__Tasks to perform__:
• a. Reproduce word for word everything in the table saw thread from "I understand why" down to "was already lifted..".
• b. Extend the forum thread about the table saw throat plate accident, picking up right after its final sentence.

— Begin Source document —

I don't see the reason to warn about the Grizzly, what the hell were you doing w/o glasses. I hope your sight comes back.. That does suck.

I understand why this happened, you indeed did have the throat plate too hgih. Not sure why you never noticed.
Don't use the metal plate unless you are tilting,Use a wooden zero clearance, it would have prevented this, but so would the plate lowered.

What probably happened is the plate was too high in the back and maybe the front, the sled was pushed past the blade , the plate was pressed down at the very back (furthest away) which caused the front to pop up, and depending on how fast you brought it back, the plate was dragged back since the front was already lifted..

I am really sorry about the eye.. WEAR SAFETY GLASSES! Your eyes are the most important thing. I had either lymes or bells palsey, I could not see out of one eye for a while, My son was blind in one eye until the Dr patched the eye, I know how valuable they are. When you don't have it, you really know what the hell you are missing.


----------



## Kurtflys1274 (Dec 17, 2013)

I am not trying to slam Grizzly saws at all , I am just trying to prevent this very honest mistake from happen to someone else . I have used this saw for over a year without any problems and I think that this maybe could have been avoided by having a screw on the front and back to hold it In place after you get it leveled to the table top . I am not trying to blame the saw this was my responsible to check all setting before you even turn on the saw , and I should have put on my safety glasses first thing . I was doing some surfing on this site and i have found other models of grizzly saws with other people saying how shallow the throat plate was on that model . This Leeds me to think that someone else has possible ran into this problem in the past and I would have thought that they may had said something to grizzly about this problem and maybe grizzly would have came out with a fix that we could purchase to fix this problem . If you look at other saws there is some kind of safety spring or a screw to help hold it in place . I plain to contact Grizzly to let them know about this problem and ask them if they have a fix not that it will help but maybe there engineering team may want to take a look at and maybe the could change something on the saw or on the plate . Sometimes the obvious is not so obvious !!!


----------



## Hopdevil (Dec 13, 2009)

Sorry about the accident!!!

— End Source document —
— Begin Given entries —

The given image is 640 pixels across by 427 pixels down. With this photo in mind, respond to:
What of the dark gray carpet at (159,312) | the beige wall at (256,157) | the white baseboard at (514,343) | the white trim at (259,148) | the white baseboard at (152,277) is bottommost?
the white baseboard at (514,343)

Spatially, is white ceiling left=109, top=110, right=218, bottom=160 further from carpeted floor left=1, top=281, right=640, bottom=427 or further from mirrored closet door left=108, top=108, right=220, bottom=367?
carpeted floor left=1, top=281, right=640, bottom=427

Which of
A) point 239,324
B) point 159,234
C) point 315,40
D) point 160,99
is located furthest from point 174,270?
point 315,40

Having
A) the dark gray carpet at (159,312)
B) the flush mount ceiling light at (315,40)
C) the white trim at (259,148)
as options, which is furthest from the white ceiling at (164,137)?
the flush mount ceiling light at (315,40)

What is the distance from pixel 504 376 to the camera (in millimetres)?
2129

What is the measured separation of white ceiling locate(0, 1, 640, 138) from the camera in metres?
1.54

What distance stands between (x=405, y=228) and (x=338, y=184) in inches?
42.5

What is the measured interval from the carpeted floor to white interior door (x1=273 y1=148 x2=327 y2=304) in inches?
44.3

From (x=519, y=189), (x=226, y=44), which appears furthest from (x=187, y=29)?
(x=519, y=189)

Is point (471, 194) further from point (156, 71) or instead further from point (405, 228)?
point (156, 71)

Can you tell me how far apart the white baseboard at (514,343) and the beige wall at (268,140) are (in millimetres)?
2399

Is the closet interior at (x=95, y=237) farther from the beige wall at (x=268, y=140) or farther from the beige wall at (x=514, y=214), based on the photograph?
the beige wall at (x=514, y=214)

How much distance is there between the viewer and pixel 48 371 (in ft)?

— End Given entries —

__Responses per task__:
• a.
I understand why this happened, you indeed did have the throat plate too hgih. Not sure why you never noticed.
Don't use the metal plate unless you are tilting,Use a wooden zero clearance, it would have prevented this, but so would the plate lowered.

What probably happened is the plate was too high in the back and maybe the front, the sled was pushed past the blade , the plate was pressed down at the very back (furthest away) which caused the front to pop up, and depending on how fast you brought it back, the plate was dragged back since the front was already lifted..

• b.
When I use my sled, I always remove the throat plate. I figure it might help with the dust collection…. who knows.

Be safe!!


----------



## woodchuckerNJ (Dec 4, 2013)

I don't think it is a problem with the saw. I don't think they need to fix the problem.
I don't see a problem.

If you want to lock it down, drill through the front cast leveling platform and plate.
Thread the cast iron.
Attach an oversize nut or spacer on the plate, using epoxy. after soldering a washer to the bottom of the nut/spacer.
That will hold your plate.
Better solution, zero clearance plate of ply, no need to worry, its wood not steel.


----------



## exelectrician (Oct 3, 2011)

I am really sorry to hear about your serious accident, and I pray that you have a full recovery.
Like others you made me think about my situation, my Ryobi BT3000 has 4 screws holding my clearance plate down, so hopefully I won't have that issue.
Table saws are the one thing that make me think twice every time I turn it on.


----------



## bowedcurly (Aug 31, 2013)

hope you get to feeling better soon, I make my own inserts out of MDF and laminate, but I do use my steel inserts some for dados and such, and my sleds did have screws sticking out but I sanded them down. I hope this gets everyone thinking about tablesaw safety, you never know what can happen even if your safe safe, accidents happen and always will, I've had my share, just been lucky I guess. have a good day and get better soon


----------



## knotscott (Feb 27, 2009)

That's a really unfortunate result from a freakish accident, but it's far from isolated to the G0715P. Whatever occurred during this accident could happen to any table saw that has a similar insert.

I do wish you a full and speedy recovery.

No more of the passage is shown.